Deficient Act 91 notices do not divest Pennsylvania courts of subject matter jurisdiction to hear mortgage foreclosure actionsOn September 30, 2013 by Schnader in Finance
Pennsylvania’s Homeowner’s Emergency Mortgage Act (Act 91) requires a mortgagee that intends to foreclose on a residential mortgage to send a notice advising the delinquent homeowner that he has “thirty (30) days to have a face-to-face meeting with the mortgagee who sent the notice or a consumer credit counseling agency to attempt to resolve the delinquency.” In Beneficial Consumer Discount Company v. Vukman, the Pennsylvania Supreme Court held that a mortgagee’s failure to include the entirety of this “face-to-face meeting” language in an Act 91 notice does not divest Pennsylvania’s trial courts of subject matter jurisdiction to hear a foreclosure action by the mortgagee.

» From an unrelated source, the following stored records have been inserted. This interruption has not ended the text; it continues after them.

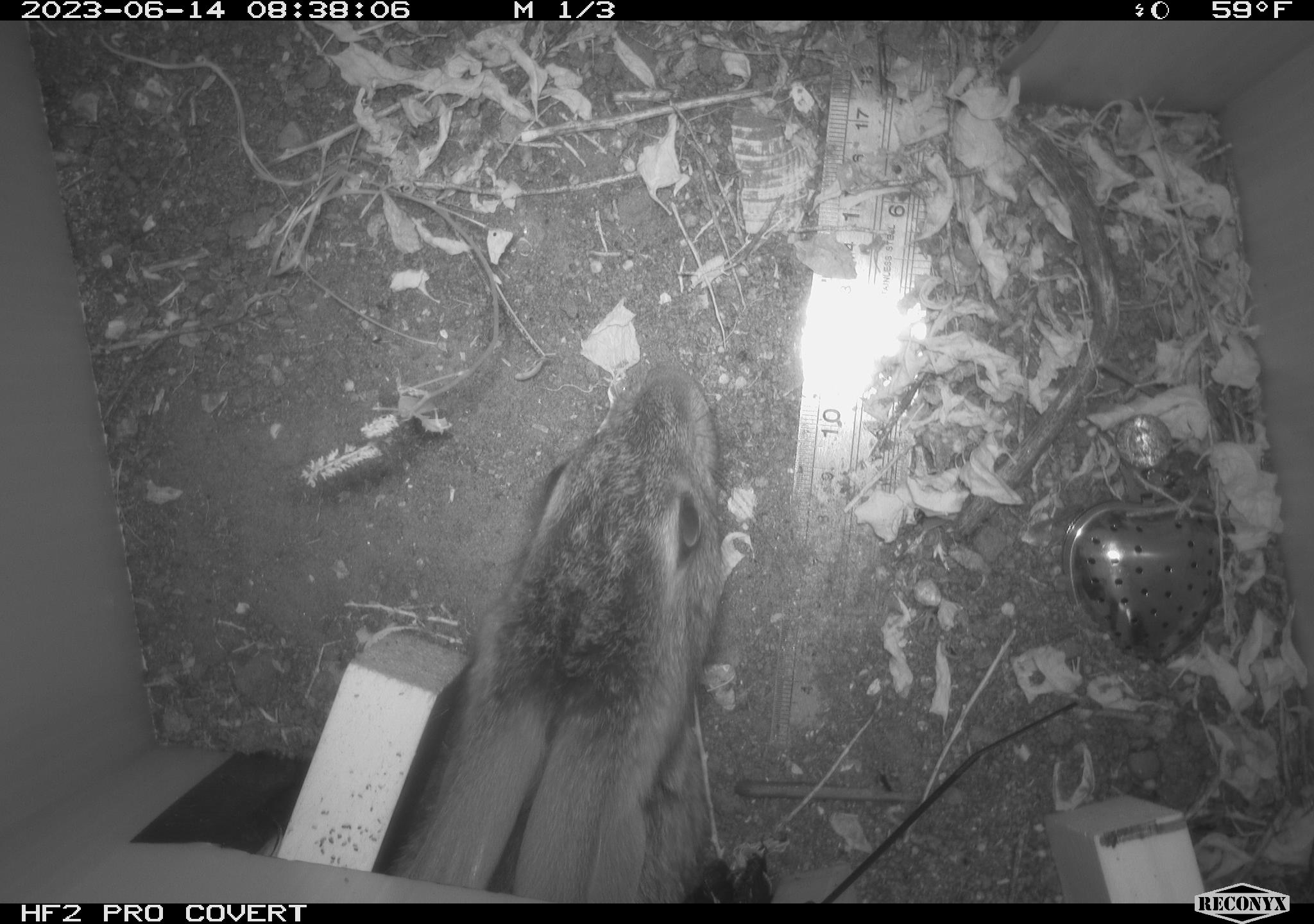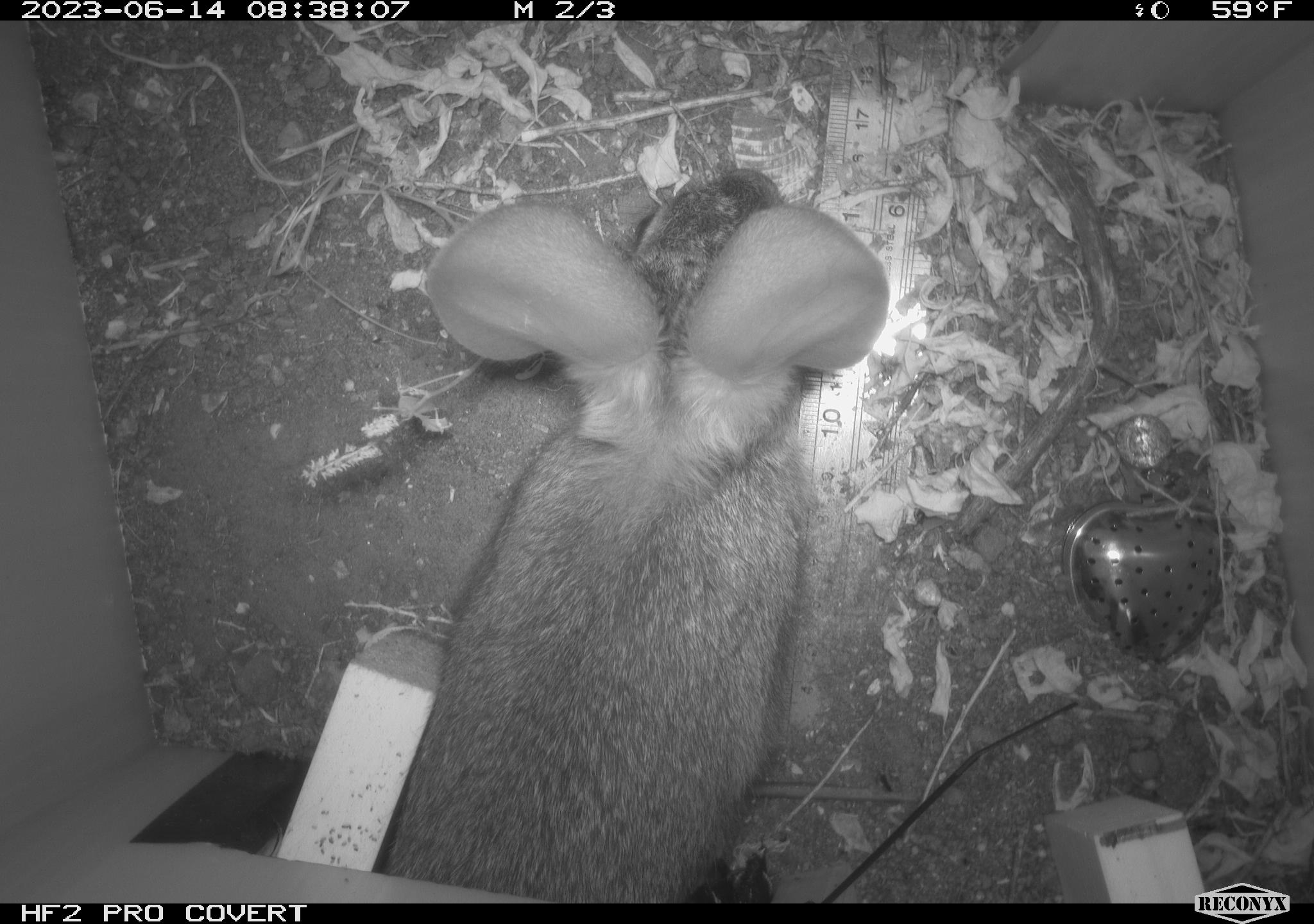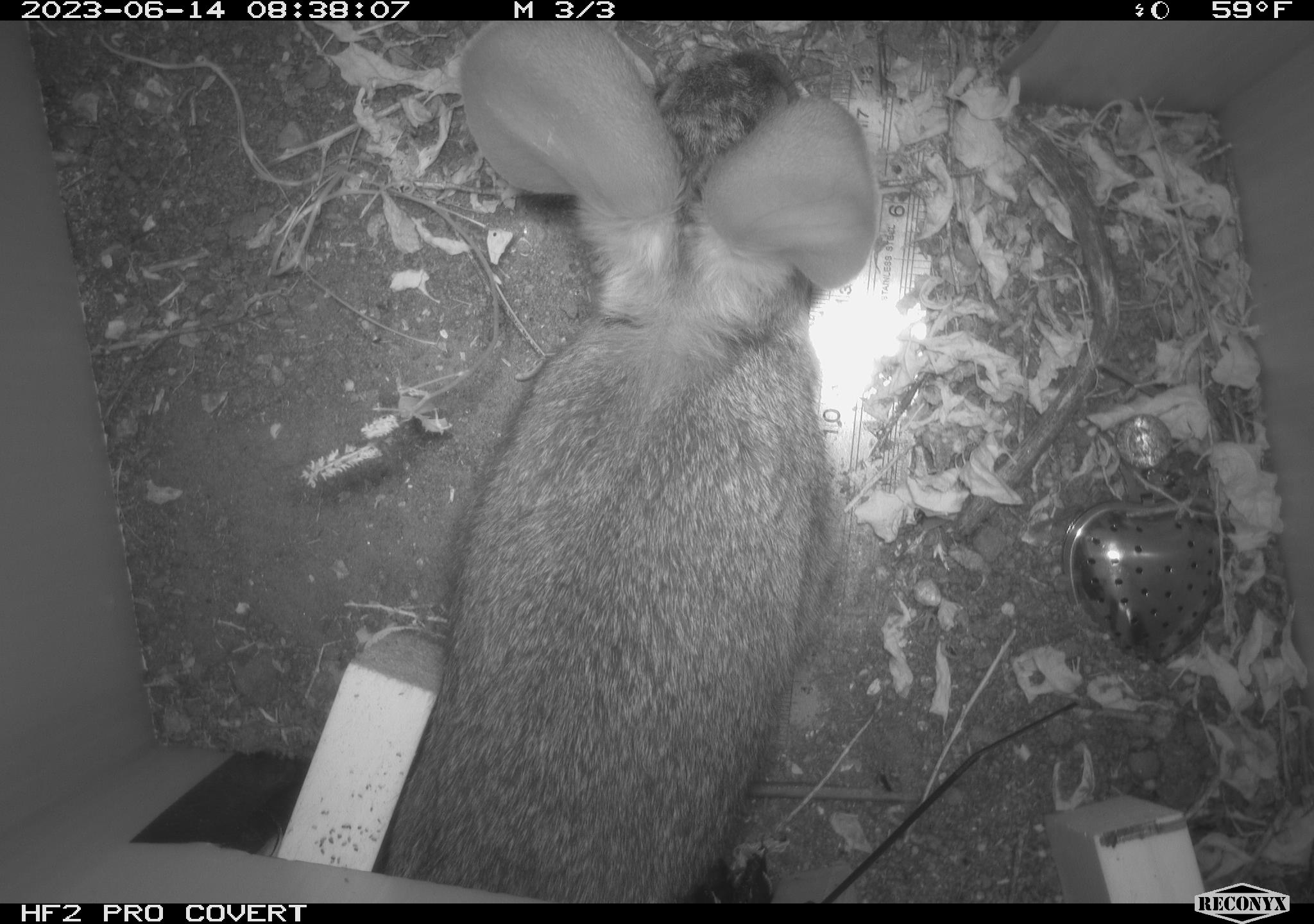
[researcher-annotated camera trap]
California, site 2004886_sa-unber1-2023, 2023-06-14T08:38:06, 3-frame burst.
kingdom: Animalia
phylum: Chordata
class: Mammalia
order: Lagomorpha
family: Leporidae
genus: Sylvilagus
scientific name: Sylvilagus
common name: cottontail rabbits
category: sylvilagus species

In Beneficial, the mortgagor, Pamela Vukman, defaulted on her mortgage and Beneficial, her mortgagee, sent her an Act 91 notice. The notice informed Vukman of her right to a face-to-face meeting with a counseling agency, but did not say that she also had the option to meet face-to-face with Beneficial. Beneficial later filed a foreclosure action and, ultimately, obtained a judgment against Vukman and acquired her property through a sheriff’s sale.
Vukman filed a motion to set aside both the judgment and sale. In that motion, she argued for the first time that Beneficial’s Act 91 notice was deficient and, therefore, that the trial court lacked subject matter jurisdiction to hear Beneficial’s foreclosure action. The trial court agreed and, because lack of subject matter jurisdiction is a defense that cannot be waived, set aside the sheriff’s sale and the judgment against Vukman. The Superior Court affirmed.

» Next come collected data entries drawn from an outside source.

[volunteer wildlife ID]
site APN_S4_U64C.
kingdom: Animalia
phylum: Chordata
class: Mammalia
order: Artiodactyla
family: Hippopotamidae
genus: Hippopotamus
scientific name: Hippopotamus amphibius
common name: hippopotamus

On appeal, the Pennsylvania Supreme Court first confirmed that Beneficial’s Act 91 notice was deficient because it did not offer Vukman the option of meeting face-to-face with Beneficial (in a concurring opinion, two Justices opined that Beneficial’s notice was sufficient). However, the Court concluded that “defective Act 91 notice does not implicate the jurisdiction of the court.” Rather, the Court held that Act 91 imposes procedural requirements that mortgagees must follow before bringing a foreclosure action. Unlike lack of subject matter jurisdiction, failure to comply with procedural requirements, the Court held, is a defense that can be waived. Therefore, the Court rejected the trial court’s finding that it lacked subject matter jurisdiction, reversed the trial court’s order, and remanded the case.
It is unclear whether the trial court on remand will simply reenter the judgment against Vukman and reinstate the sheriff’s sale, or entertain further proceedings on the issue of whether Vukman waived her objection to the defect in Beneficial’s Act 91 notice. The case does, however, send a clear message to mortgagees: In Act 91 notices, offer mortgagors the choice of meeting face-to-face with either the mortgagee or a counseling agency, or risk litigating the sufficiency of the notice.